Currently, most ECMO practices in pediatric critical care lack high-grade evidence of benefit, and substantial patient and disease heterogeneity have been used to explain the high practice variability within and between institutions. Rapid, easily available models for risk adjustment in children considered for or treated with ECMO are a fundamental requirement to risk-stratify patients for enrollment in pediatric ECMO interventional trials and to benchmark practice. At present, the main benchmark in ECMO used internationally is unadjusted mortality based on basic groupings such as age, ECMO cannulation strategy, and indication. In contrast, benchmarking of risk-adjusted mortality is considered best practice in most ICU settings. However, several barriers need to be overcome to develop robust benchmarking in ECMO. First, the area under the curve of the model by Bailly et al (7) is still substantially lower than risk scores such as the Pediatric Index of Mortality which have been established for general PICU patients. Second, generalizability will require the creation of much larger international databases that are powered to reliably validate novel scores (12). Third, given that many ECMO centers have less than 50 patients per year, applying risk adjustment to such small patient groups will call for the creation of more innovative, adaptive strategies.

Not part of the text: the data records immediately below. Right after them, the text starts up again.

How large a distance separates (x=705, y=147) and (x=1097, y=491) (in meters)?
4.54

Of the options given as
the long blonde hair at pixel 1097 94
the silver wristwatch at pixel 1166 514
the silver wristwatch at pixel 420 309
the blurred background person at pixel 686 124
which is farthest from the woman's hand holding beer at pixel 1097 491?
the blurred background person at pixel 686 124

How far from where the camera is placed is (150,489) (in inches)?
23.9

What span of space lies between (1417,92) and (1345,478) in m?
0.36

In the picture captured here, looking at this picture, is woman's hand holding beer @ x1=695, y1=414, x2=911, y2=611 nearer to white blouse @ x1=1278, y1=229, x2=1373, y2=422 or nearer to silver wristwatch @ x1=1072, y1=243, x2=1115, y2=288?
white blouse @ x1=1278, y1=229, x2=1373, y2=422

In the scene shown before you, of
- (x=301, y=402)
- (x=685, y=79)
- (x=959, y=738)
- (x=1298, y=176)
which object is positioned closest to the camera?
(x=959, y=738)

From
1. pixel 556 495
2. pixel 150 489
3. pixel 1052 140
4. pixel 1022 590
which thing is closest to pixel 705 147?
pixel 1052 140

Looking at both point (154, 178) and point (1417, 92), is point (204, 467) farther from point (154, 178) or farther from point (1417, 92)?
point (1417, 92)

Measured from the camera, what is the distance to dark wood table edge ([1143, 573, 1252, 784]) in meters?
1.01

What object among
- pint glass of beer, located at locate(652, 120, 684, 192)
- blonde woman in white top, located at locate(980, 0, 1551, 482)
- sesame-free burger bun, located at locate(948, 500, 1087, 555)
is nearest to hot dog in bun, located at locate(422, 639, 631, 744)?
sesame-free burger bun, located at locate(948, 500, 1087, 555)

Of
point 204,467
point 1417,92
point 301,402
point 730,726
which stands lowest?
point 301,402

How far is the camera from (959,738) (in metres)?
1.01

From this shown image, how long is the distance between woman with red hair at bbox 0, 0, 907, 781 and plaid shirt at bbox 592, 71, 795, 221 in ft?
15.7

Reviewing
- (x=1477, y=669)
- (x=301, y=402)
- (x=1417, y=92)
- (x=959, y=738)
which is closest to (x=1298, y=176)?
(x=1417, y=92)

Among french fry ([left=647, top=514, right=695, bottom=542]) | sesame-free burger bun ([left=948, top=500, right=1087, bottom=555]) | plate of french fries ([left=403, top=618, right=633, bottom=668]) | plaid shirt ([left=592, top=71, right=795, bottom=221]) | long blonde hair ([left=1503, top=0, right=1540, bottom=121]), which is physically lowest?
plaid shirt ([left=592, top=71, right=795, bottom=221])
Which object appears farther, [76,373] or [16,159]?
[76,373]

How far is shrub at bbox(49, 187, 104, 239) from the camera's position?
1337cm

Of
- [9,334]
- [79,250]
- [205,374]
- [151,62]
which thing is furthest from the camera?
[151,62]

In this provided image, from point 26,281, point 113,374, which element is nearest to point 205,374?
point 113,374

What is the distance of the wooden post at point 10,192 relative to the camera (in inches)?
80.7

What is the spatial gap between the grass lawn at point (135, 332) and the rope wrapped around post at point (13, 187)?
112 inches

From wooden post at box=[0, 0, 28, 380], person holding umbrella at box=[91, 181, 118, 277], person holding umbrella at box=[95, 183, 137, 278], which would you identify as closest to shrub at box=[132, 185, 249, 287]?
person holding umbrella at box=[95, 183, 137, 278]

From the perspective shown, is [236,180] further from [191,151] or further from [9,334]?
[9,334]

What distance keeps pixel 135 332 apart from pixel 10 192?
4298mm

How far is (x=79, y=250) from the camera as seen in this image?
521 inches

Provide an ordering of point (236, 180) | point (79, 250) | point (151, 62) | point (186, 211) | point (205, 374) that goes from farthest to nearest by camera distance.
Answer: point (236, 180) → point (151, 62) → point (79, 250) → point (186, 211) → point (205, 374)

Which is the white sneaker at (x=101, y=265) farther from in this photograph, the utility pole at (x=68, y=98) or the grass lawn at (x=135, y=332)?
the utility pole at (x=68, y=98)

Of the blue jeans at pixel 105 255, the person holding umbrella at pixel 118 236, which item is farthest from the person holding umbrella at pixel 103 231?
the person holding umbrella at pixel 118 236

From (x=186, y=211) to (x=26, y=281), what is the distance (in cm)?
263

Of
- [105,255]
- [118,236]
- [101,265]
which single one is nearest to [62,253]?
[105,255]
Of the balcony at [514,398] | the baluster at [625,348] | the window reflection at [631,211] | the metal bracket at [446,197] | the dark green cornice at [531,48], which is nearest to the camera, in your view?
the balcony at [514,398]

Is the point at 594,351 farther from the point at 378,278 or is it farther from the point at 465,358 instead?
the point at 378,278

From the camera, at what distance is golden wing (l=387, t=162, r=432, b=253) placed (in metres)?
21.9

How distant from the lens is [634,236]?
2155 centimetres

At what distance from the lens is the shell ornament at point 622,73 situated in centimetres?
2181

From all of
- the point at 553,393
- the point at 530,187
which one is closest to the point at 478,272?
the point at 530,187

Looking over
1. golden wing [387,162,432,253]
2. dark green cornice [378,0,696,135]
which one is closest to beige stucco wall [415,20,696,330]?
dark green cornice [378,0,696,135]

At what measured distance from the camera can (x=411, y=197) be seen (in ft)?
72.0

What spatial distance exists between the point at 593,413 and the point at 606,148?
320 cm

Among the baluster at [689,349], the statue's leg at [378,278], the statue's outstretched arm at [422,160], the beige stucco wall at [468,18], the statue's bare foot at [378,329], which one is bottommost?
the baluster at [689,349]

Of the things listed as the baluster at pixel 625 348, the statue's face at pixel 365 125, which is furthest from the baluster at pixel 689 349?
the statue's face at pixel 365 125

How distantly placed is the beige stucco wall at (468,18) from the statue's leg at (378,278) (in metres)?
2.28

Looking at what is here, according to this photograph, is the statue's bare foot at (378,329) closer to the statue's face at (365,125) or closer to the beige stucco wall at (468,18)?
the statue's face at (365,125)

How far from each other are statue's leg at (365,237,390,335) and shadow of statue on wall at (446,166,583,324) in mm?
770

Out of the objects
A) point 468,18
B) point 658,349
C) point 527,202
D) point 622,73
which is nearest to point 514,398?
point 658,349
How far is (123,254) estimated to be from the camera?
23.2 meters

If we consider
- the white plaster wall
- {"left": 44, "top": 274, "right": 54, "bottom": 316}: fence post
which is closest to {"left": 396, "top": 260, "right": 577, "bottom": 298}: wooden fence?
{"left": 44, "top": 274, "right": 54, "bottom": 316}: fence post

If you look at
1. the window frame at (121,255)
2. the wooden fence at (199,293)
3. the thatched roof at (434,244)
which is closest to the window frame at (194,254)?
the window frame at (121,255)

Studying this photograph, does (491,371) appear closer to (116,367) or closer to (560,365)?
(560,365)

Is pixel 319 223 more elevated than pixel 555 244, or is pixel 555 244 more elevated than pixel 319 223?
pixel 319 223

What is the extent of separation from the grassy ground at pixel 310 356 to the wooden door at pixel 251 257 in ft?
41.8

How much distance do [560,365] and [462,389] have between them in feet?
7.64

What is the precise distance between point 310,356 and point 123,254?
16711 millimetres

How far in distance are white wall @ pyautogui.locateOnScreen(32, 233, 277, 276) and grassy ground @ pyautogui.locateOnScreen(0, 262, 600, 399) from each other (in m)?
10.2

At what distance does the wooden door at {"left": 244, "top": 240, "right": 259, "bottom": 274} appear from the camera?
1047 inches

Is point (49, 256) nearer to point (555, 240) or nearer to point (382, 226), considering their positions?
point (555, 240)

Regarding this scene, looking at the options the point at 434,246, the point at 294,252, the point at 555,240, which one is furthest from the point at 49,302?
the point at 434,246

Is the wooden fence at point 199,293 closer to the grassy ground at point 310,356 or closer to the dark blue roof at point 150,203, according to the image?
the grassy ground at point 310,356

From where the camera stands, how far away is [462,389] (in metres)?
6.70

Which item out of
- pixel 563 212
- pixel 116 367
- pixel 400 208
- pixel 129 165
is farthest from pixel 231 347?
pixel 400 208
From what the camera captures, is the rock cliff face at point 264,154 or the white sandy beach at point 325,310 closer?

Finally, although mortality represents an objective endpoint, there is growing realization of the need to examine other endpoints such as long-term neurodevelopmental outcomes (13).
In summary, although the proposed pediatric ECMO prediction model requires prospective, external validation, the authors should be congratulated for providing an important stepping-stone toward future prediction models that may be used to quantify the risks and benefits of initiating ECMO rather than continuing conventional care.